Rohit and Kohli had an off day, as did KL Rahul. Were they missing Shikhar Dhawan? It's hard to say. Dhawan fell to Boult four out of four times in the series against New Zealand. Overall, Boult has dismissed Dhawan five times in eight battles - the joint most by a bowler along with Morne Morkel. Boult has also had Dhawan thrice in three Tests, and once in T20Is.

Dhawan would have hoped to get better against Boult by facing him in the Delhi Capitals nets, but the immediate result suggests not much improvement. In the first game after IPL, India faced New Zealand in the World Cup warm-up. Who did Dhawan get out to? Yes, Boult again.

Different teams have different ways of countering collapses. Some counter-attack. Some try to guts it out.

There was an IPL match in the 2018 season between Chennai Super Kings and Kings XI Punjab, where MS Dhoni sent in lower order batsmen like Deepak Chahar and Harbhajan Singh after a top-order collapse. He explained it was to 'create a bit of chaos' and upset the bowlers' rhythms. The Indian team doesn't believe in such chaos theories. They stuck with their regular approach, but they didn't have batsmen equipped with temperament to do it for long.

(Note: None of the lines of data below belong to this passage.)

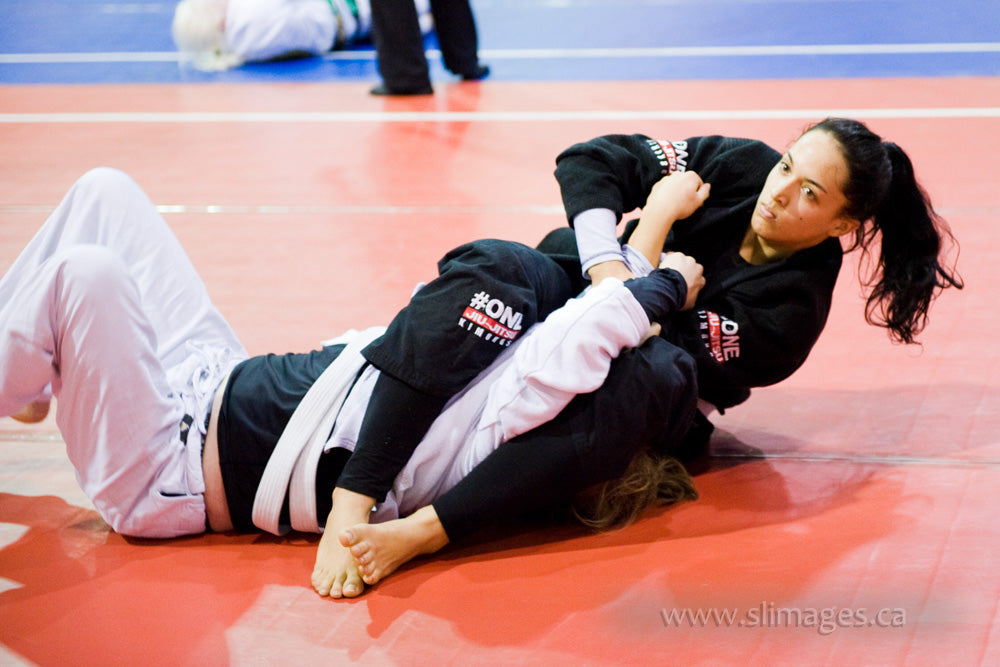 Why Brazilian Jiu Jitsu is the Best Martial Art for Women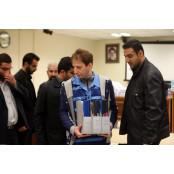 """석유재벌에 사형선고 내린 이란...""""더이상 석유 뒷거래는 없다"""" 소리넷"""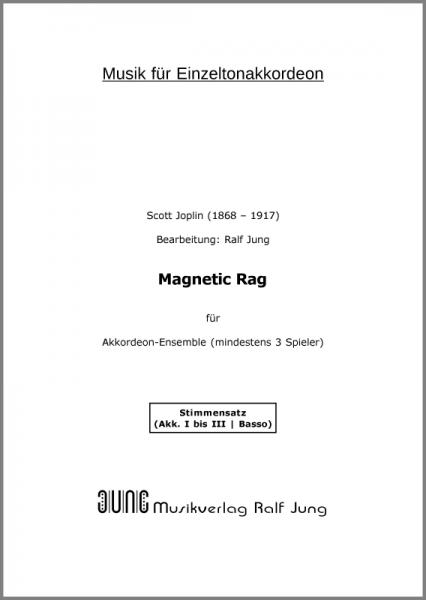 Magnetic Rag (Stimmen)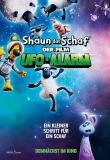 Shaun das Schaf UFO-Alarm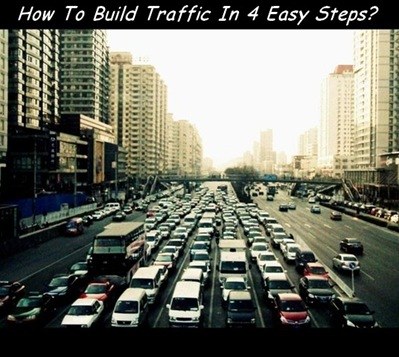4 Ways To Build Traffic On Blog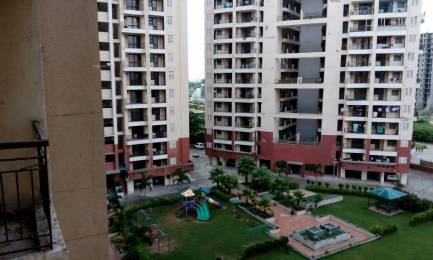 900 sqft, 2 bhk Apartment in Designarch E Homes UPSIDC Surajpur Site, Greater Noida at Rs. 26.5000 Lacs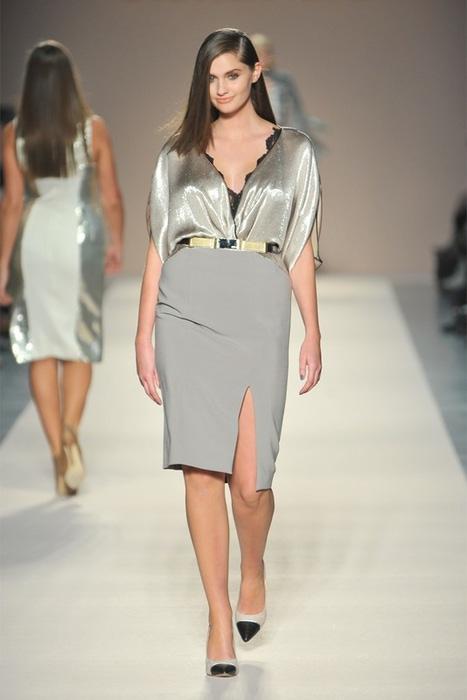 Мода 2013 платья для полных 7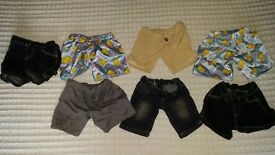ONLY £1 or sold as JOB LOT for £45 Build a Bear Workshop CLOTHES / SHOES and WIGS!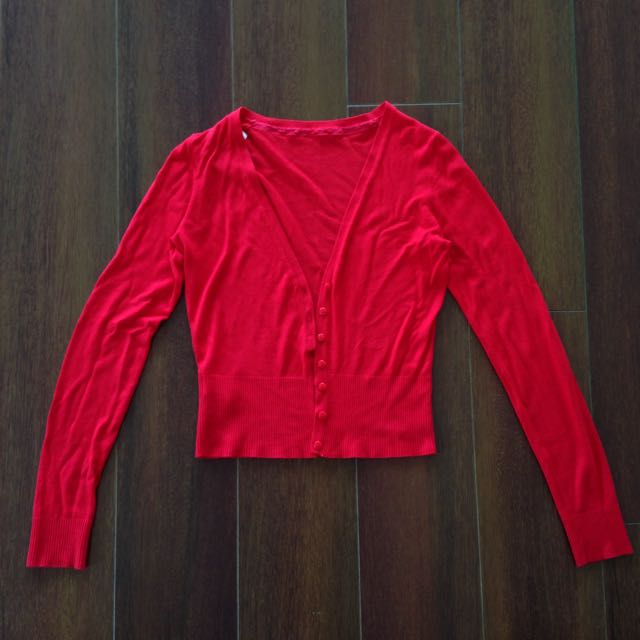 SIZE 8 Red Cardigan From Mango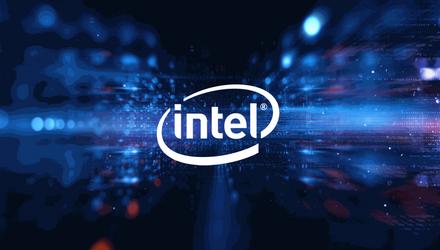 Intel працює над багатопроцесорною відеокартою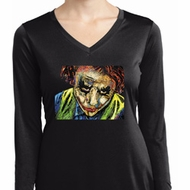 Ladies Joker Face Moisture Wicking Long Sleeve Shirt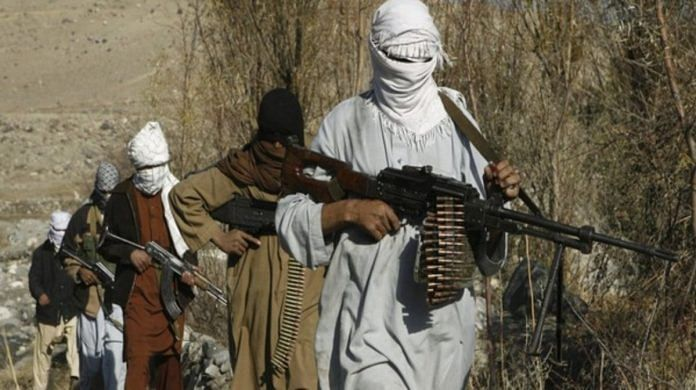 File photo of Taliban fighters | Representational image | ANI photo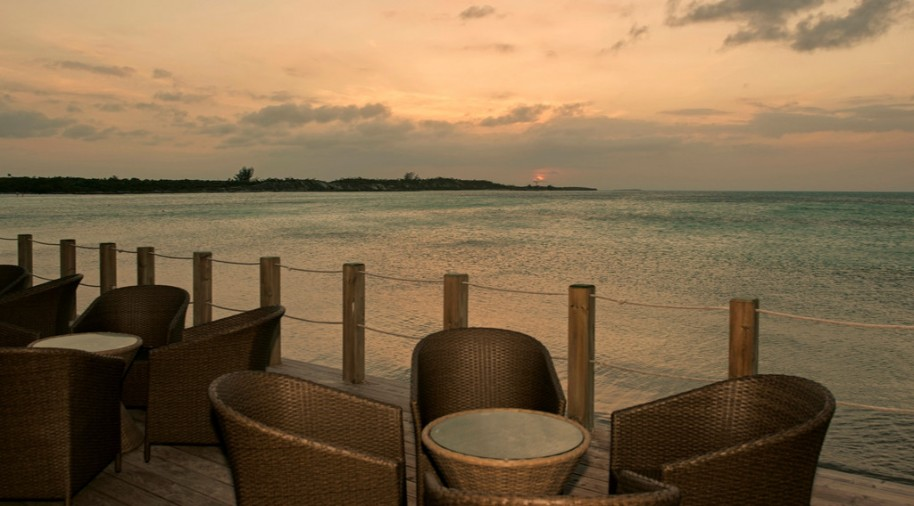 Hotel Iberostar Playa Pilar (fotografie 18)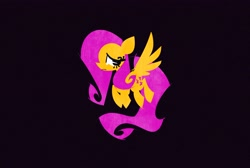 Size: 3000x2019 | Tagged: safe, artist:spacekitsch, fluttershy, pegasus, female, mare, solo
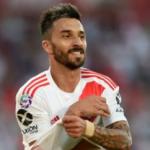 """¿Scocco se va de River Plate? """"Foto: Rosario"""""""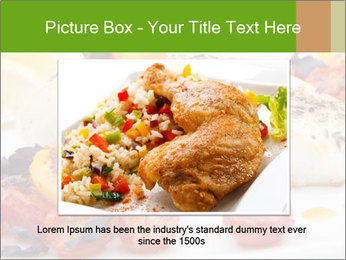 Pan fried halibut PowerPoint Template - Slide 16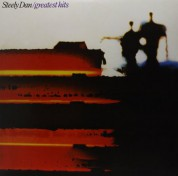 Steely Dan: Greatest Hits - Plak
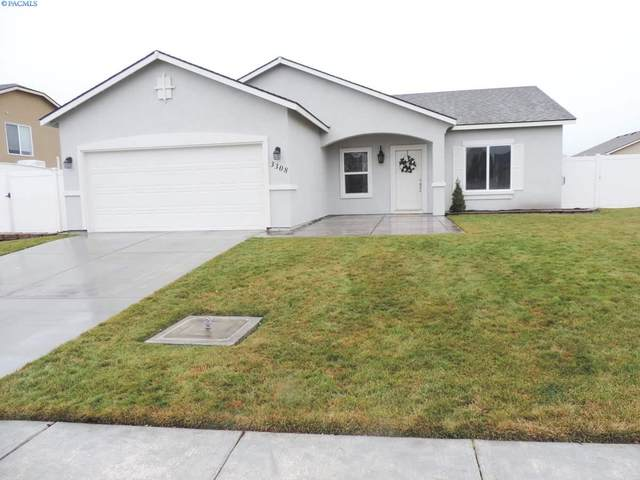 3308 Calder Ln 3308 Calder Ln, Pasco, WA 99301 (MLS #243665) :: Community Real Estate Group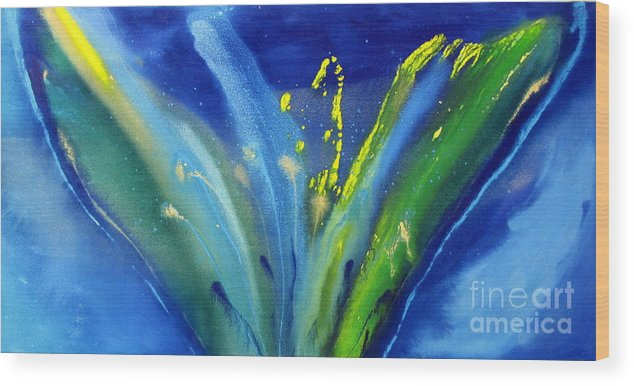 Flower Wood Print featuring the painting Spring Flower In Blue by Viola St Pierre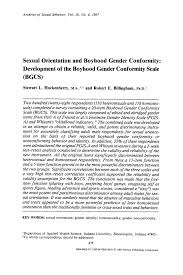 sexual orientation essay essays the pluralism project at harvard university sexual orientation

The chaos was in the dressing room. Dinesh Karthik had said a few days back that the team management had made it clear he was a finisher at No. 7. He wasn't picked for the first seven games and batted only once, in the dying stages against Bangladesh, in the league stage. Here, he was walking in at 5/3. He took 20 balls to get off the mark, and soon chipped a catch to point. 5 for 3 became 24 for 4.

Rishabh Pant and Hardik Pandya got themselves in, but didn't have the calmness and perseverance to weather the storm in the middle overs when Mitchell Santner kept them quiet. Two bad shots, India 92 for 6. Santner's first spell: 6-2-7-2.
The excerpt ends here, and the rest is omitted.